- Born: 1948 Tynemouth, Northumberland, England
- Died: February 4, 2024 (aged 75) Hawaii, U.S.
- Citizenship: American
- Education: University of Leicester
- Occupation: Artist manager (music)
- Employer: Direct Management Group
- Organization(s): NARAS, BAFTA
- Website: www.directmanagement.com

= Martin Kirkup =

British-born music industry executive (1948–2024)

Martin Kirkup (1948 – February 4, 2024) was a British-born American music industry executive. He was a founding partner of the Los Angeles-based Direct Management Group. Over the course of his career, Kirkup has worked with artists including Katy Perry, Adam Lambert, k.d. lang, Counting Crows, The B-52s, Echo and the Bunnymen, and Orchestral Manoeuvres in the Dark.

==Early life and education==
Kirkup was born and grew up in Tynemouth, Northumberland. He attended the University of Leicester, and came to the United States in 1973 as a visiting professor at the University of Rhode Island. He later moved to New York, where he began his career in the music industry in the publicity department at Elektra Records.

==Career==
Kirkup was hired by A&M Records in 1975 as director of creative services. He moved to Los Angeles in 1978, and was named vice president of artist development, overseeing campaigns for the artists on A&M's roster, which at the time included Peter Frampton, Nils Lofgren, Supertramp, Squeeze, The Tubes, Bryan Adams, Joe Jackson, The Police and Joan Armatrading.
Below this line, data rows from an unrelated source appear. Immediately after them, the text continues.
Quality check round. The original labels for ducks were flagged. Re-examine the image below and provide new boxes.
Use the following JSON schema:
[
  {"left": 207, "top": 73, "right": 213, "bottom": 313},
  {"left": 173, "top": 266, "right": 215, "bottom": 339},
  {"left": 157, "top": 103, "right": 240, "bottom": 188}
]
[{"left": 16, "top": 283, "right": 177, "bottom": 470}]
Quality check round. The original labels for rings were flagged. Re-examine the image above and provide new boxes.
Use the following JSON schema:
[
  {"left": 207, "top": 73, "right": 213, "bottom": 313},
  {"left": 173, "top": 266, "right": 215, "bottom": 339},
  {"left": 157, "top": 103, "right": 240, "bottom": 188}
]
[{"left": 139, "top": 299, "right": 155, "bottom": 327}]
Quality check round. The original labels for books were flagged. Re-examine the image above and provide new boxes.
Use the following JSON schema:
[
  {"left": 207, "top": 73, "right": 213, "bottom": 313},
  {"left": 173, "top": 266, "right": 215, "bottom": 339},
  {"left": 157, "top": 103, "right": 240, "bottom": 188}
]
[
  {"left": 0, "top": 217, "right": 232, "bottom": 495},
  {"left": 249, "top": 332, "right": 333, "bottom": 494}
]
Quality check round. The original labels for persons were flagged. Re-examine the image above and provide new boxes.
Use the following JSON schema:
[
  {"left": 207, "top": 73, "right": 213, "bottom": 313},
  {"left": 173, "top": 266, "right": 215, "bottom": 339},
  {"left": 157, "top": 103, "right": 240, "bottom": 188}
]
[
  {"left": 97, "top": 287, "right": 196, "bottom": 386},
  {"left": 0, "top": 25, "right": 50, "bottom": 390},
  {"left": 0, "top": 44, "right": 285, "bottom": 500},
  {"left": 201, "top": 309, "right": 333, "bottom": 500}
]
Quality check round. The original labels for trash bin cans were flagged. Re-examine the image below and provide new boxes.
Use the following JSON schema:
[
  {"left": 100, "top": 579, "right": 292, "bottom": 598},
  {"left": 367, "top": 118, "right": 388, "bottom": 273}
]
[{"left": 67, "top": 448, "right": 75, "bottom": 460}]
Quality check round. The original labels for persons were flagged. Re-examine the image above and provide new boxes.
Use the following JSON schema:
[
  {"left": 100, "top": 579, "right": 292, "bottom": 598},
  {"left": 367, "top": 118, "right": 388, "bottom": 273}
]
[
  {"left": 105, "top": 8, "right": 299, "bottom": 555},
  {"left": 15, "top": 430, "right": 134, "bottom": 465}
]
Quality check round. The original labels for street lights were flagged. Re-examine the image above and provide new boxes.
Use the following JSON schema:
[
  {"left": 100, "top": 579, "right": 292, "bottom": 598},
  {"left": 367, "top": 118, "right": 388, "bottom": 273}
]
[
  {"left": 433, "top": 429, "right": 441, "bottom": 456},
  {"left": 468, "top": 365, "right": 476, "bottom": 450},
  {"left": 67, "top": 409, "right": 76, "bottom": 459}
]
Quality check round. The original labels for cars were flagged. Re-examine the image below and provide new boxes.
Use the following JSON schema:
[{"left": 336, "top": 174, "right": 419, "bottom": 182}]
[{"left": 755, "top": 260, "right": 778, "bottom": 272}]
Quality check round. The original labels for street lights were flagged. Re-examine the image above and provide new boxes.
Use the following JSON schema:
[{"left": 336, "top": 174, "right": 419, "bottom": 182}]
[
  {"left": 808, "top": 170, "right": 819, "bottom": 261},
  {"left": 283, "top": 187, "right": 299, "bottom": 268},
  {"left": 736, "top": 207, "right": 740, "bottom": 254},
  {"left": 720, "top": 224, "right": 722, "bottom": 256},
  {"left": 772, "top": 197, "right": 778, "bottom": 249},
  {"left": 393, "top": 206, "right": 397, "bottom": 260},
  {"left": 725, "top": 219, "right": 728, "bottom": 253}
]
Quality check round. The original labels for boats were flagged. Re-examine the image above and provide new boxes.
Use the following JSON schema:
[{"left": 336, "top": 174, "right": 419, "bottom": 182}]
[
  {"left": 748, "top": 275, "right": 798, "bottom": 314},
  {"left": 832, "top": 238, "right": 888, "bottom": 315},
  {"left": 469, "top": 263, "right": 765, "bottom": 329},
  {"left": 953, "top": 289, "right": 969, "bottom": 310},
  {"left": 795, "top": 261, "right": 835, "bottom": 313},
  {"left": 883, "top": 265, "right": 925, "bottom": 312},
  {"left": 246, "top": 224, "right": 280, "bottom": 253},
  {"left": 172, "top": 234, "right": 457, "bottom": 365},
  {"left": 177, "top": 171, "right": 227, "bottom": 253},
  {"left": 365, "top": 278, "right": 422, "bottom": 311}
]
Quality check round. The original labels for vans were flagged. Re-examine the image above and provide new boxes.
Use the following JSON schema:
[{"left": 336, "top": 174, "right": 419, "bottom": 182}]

In 1984, he founded Direct Management with Steve Jensen, who was previously a booking agent. Kirkup and Jensen's first clients were Boy Meets Girl and Nell Carter. Their first significant success was with Orchestral Manoeuvres in the Dark; they placed "If You Leave" on the Pretty in Pink soundtrack, and the song became a Top 5 hit on the Billboard Top 100. While the band previously had hits in Europe, the album which followed the Pretty in Pink soundtrack, The Pacific Age, was their first American gold album.

Bryan Ferry was signed in 1988 Echo and the Bunnymen were signed in 1986, and in 1989 Kirkup and Jensen began working with The B-52's, reformed after the death of guitarist Ricky Wilson.
 Their first release as a Direct client, Cosmic Thing included the hit singles "Roam" and "Love Shack" and more than 5 million copies of the album were sold. Kirkup and Jenson were credited for "steering (the B-52s) into a major comeback."

In 1992 Kirkup and Jensen signed Counting Crows; their debut, August and Everything After, sold in excess of 10 million albums. Direct worked with the band until 2001. They have managed Lang since signing her in 2000.

Bradford Cobb joined Direct in 1997, and in 2004, he met Katy Perry and producer Glen Ballard. She was signed by Direct shortly thereafter. The first single from the debut Katy Perry album, One of the Boys, I Kissed a Girl", became her first Billboard Hot 100. Her next album, Teenage Dream became the first album by a female artist to produce five number-one Billboard Hot 100 singles As of 2018, Perry had sold more than 100 million records.

Direct also manages AU/RA. The company managed Adam Lambert from 2011 until 2017.

==Death==
Kirkup died in Hawaii on February 4, 2024, at the age of 75.